In examples, the domain name system query comprises a request for a TXT type of resource record only. This can provide efficient processing in that only data used for the verification is requested and retrieved.

In examples, the input data comprises bank details. As such, transactional mistakes and/or fraud may be managed. In particular, where verification fails, the bank details being verified may be checked and/or queried.

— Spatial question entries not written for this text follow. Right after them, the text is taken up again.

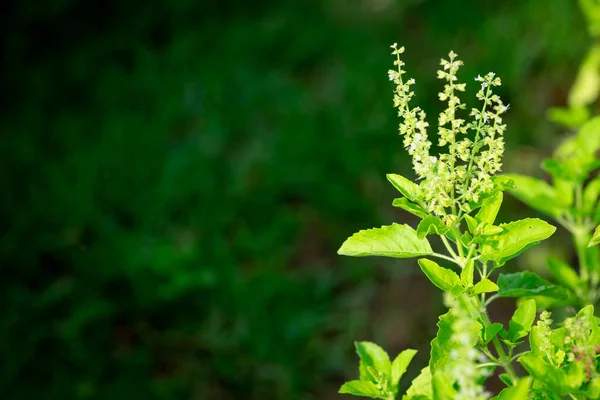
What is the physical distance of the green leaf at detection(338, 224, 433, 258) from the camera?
1110mm

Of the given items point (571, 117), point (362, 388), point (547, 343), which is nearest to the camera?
point (547, 343)

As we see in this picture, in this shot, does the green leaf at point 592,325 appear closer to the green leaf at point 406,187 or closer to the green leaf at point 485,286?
the green leaf at point 485,286

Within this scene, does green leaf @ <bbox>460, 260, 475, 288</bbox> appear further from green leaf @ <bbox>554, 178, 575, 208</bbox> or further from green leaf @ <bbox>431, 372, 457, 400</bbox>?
green leaf @ <bbox>554, 178, 575, 208</bbox>

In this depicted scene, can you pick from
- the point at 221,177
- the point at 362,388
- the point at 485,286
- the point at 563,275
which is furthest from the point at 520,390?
the point at 221,177

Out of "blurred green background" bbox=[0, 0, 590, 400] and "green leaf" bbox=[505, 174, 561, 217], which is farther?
"blurred green background" bbox=[0, 0, 590, 400]

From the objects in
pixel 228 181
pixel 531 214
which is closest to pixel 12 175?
pixel 228 181

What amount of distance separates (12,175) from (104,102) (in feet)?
2.36

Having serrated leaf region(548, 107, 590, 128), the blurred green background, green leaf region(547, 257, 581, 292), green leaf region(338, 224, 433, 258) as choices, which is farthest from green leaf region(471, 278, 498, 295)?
the blurred green background

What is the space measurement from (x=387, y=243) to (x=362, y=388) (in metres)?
0.24

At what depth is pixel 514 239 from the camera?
1078mm

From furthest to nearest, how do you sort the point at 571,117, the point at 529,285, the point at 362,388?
the point at 571,117
the point at 529,285
the point at 362,388

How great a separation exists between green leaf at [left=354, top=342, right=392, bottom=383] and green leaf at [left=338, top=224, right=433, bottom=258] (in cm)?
18

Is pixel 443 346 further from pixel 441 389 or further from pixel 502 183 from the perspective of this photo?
pixel 502 183

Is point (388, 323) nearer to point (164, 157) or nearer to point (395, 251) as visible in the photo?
point (164, 157)
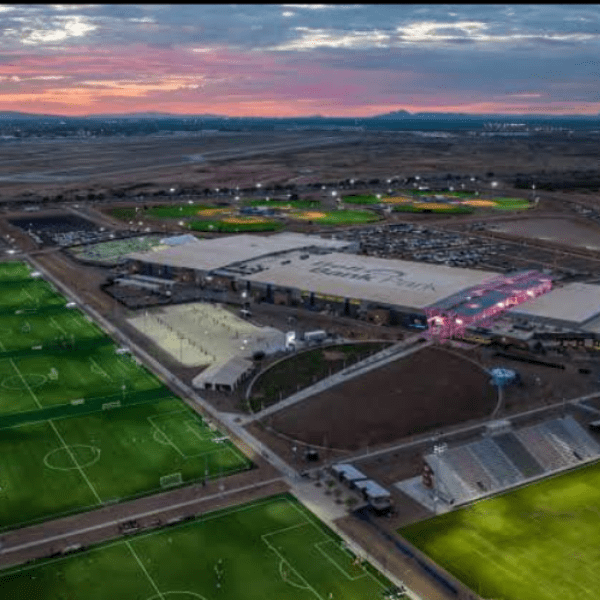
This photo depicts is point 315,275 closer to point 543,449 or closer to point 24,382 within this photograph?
point 24,382

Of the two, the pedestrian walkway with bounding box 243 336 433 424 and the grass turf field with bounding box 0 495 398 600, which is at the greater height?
the pedestrian walkway with bounding box 243 336 433 424

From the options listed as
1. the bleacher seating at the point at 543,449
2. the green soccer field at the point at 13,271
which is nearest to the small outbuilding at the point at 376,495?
the bleacher seating at the point at 543,449

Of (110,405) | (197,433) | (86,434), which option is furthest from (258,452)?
(110,405)

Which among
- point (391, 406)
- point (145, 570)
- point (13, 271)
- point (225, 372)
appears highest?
point (13, 271)

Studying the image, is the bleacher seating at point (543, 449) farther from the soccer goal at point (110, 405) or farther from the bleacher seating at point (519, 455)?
the soccer goal at point (110, 405)

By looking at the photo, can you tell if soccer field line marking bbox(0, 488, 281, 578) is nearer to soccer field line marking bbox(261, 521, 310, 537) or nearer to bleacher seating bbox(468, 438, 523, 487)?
soccer field line marking bbox(261, 521, 310, 537)

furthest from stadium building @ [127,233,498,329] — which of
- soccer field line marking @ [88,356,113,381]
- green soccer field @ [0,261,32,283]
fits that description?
soccer field line marking @ [88,356,113,381]
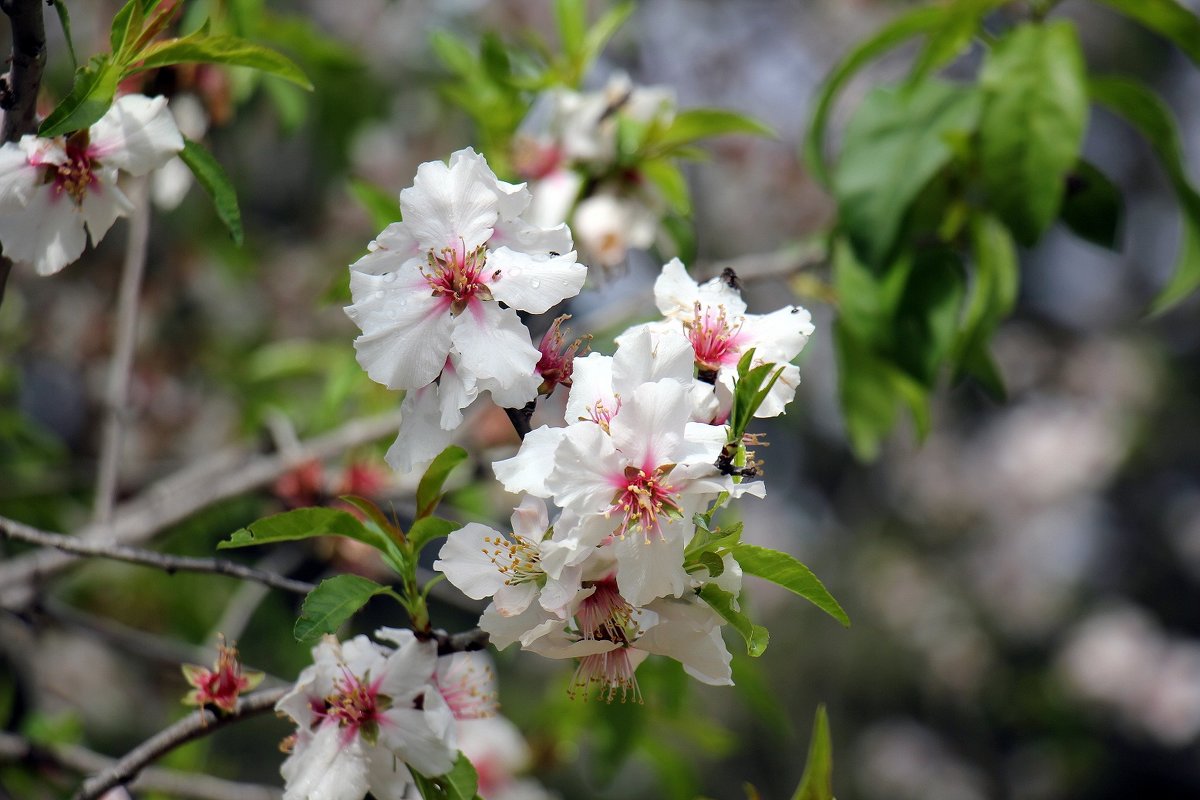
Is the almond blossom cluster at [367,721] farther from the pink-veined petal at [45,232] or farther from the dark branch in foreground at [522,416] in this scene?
the pink-veined petal at [45,232]

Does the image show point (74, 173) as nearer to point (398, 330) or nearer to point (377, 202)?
point (398, 330)

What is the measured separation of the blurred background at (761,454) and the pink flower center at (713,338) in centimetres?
48

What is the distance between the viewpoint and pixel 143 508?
1.54 meters

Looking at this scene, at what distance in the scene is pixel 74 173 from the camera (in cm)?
76

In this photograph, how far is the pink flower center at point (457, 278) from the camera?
0.71 meters

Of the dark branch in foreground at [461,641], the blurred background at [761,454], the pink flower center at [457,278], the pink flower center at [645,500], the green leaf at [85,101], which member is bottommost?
the blurred background at [761,454]

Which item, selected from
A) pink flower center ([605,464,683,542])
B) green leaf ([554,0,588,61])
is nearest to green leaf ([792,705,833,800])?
pink flower center ([605,464,683,542])

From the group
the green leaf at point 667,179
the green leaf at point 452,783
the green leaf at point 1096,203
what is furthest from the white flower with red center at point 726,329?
the green leaf at point 1096,203

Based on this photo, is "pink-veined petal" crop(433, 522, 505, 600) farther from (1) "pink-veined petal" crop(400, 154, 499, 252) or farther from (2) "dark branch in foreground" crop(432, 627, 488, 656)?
(1) "pink-veined petal" crop(400, 154, 499, 252)

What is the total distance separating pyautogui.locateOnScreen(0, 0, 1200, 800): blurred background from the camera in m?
1.67

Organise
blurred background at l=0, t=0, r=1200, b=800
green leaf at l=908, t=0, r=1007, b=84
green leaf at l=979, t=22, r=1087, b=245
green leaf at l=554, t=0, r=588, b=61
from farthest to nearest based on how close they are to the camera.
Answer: blurred background at l=0, t=0, r=1200, b=800
green leaf at l=554, t=0, r=588, b=61
green leaf at l=908, t=0, r=1007, b=84
green leaf at l=979, t=22, r=1087, b=245

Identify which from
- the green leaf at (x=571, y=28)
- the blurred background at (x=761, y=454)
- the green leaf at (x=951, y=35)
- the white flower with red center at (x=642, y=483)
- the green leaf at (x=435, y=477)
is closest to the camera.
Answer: the white flower with red center at (x=642, y=483)

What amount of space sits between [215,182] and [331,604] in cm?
36

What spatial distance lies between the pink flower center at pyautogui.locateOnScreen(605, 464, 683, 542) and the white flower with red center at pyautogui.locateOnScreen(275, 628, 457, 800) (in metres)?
0.22
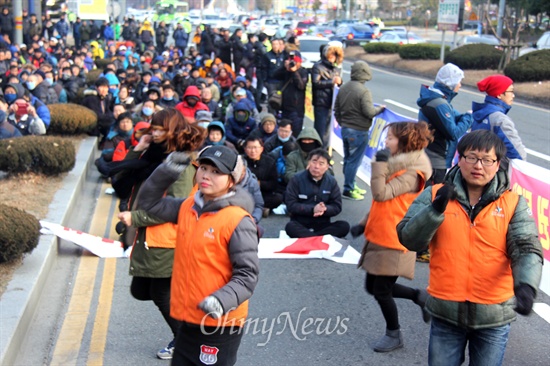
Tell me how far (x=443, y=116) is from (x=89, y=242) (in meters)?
3.86

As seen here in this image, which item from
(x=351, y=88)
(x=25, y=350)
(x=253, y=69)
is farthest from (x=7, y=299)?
(x=253, y=69)

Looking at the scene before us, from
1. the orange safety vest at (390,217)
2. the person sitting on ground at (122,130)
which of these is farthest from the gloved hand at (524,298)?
the person sitting on ground at (122,130)

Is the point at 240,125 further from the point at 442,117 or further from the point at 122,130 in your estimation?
the point at 442,117

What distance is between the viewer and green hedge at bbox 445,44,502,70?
32125 millimetres

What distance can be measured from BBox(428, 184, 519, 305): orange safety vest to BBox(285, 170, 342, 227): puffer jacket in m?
4.70

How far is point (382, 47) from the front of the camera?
146 ft

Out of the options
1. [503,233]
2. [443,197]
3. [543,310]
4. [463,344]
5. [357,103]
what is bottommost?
[543,310]

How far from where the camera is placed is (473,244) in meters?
4.18

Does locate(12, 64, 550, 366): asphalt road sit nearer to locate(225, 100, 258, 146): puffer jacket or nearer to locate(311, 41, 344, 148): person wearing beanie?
locate(225, 100, 258, 146): puffer jacket

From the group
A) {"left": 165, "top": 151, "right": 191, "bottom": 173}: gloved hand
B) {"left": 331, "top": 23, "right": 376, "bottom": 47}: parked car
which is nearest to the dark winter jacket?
{"left": 165, "top": 151, "right": 191, "bottom": 173}: gloved hand

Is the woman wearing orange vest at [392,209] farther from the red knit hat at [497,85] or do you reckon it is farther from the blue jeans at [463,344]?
the red knit hat at [497,85]

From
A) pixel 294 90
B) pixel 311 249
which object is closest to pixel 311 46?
pixel 294 90

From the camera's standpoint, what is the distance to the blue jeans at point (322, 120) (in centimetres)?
1341

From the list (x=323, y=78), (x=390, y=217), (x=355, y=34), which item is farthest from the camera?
(x=355, y=34)
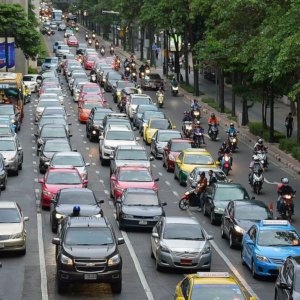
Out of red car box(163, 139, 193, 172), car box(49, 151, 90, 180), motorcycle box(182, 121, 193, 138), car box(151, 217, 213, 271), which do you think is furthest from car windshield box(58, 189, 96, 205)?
motorcycle box(182, 121, 193, 138)

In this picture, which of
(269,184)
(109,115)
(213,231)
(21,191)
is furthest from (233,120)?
(213,231)

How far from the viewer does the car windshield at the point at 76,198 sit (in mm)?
35781

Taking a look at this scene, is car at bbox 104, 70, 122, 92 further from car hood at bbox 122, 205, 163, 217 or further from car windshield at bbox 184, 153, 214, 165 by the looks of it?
car hood at bbox 122, 205, 163, 217

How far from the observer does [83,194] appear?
36188 mm

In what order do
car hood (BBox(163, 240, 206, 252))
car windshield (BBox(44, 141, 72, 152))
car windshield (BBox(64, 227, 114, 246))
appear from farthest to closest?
car windshield (BBox(44, 141, 72, 152)) → car hood (BBox(163, 240, 206, 252)) → car windshield (BBox(64, 227, 114, 246))

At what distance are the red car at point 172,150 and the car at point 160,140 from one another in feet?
7.12

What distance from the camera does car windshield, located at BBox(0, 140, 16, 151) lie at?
48816 mm

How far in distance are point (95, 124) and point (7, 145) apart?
11500 millimetres

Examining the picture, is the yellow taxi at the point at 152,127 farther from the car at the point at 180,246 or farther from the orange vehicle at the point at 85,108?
the car at the point at 180,246

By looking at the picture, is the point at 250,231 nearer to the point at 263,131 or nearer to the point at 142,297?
the point at 142,297

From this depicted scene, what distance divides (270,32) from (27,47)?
164ft

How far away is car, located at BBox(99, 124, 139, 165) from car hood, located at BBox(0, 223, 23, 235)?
19.3 m

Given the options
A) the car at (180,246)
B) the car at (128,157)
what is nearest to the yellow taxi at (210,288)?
the car at (180,246)

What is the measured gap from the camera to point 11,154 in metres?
48.2
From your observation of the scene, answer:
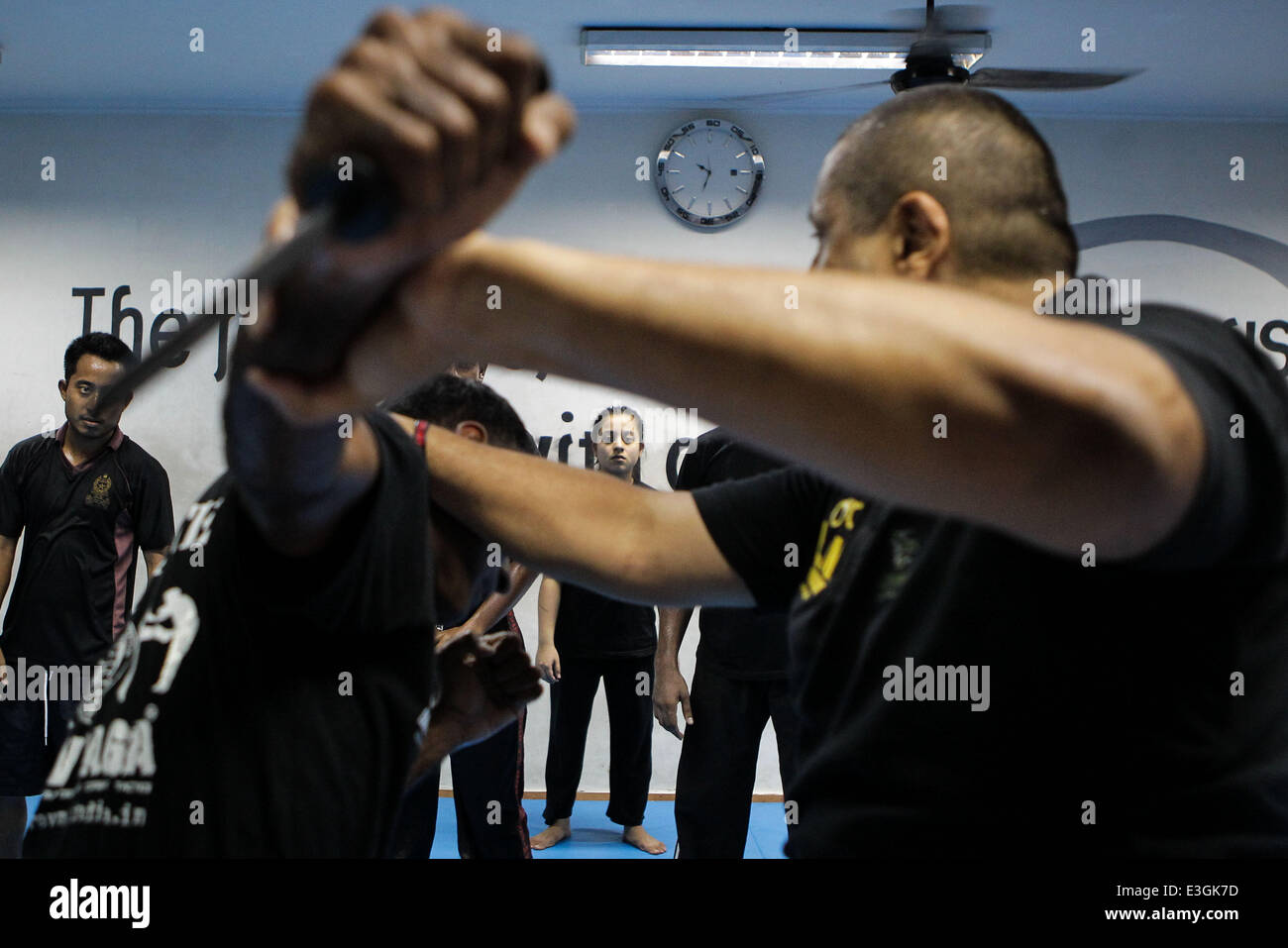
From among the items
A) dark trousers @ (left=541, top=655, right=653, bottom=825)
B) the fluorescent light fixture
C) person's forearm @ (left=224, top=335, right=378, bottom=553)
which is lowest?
dark trousers @ (left=541, top=655, right=653, bottom=825)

Various measures are provided in which processing is performed in relation to a resource record. Such processing may comprise creating the resource record, storing the resource record, requesting the resource record, providing the resource record, retrieving the resource record and so on. The resource record may be useable to perform verification associated with a first domain name. The resource record may be for a second, different domain name. The second domain name may comprise the first domain name. The second domain name may comprise at least one label preceding the first domain name. The at least one label preceding the first domain name may comprise first data. The first data may comprise or may be based on hashed data. The hashed data may have been derived based on input data having been mapped to the hashed data using a hash function. The input data may comprise at least one identifier. The identifier may comprise a verifiable identifier and/or another type of identifier. It is to be understood that any feature described in relation to any one embodiment may be used alone, or in combination with other features described, and may also be used in combination with one or more features of any other of the embodiments, or any combination of any other of the embodiments. Furthermore, equivalents and modifications not described above may also be employed without departing from the scope of the invention, which is defined in the accompanying claims.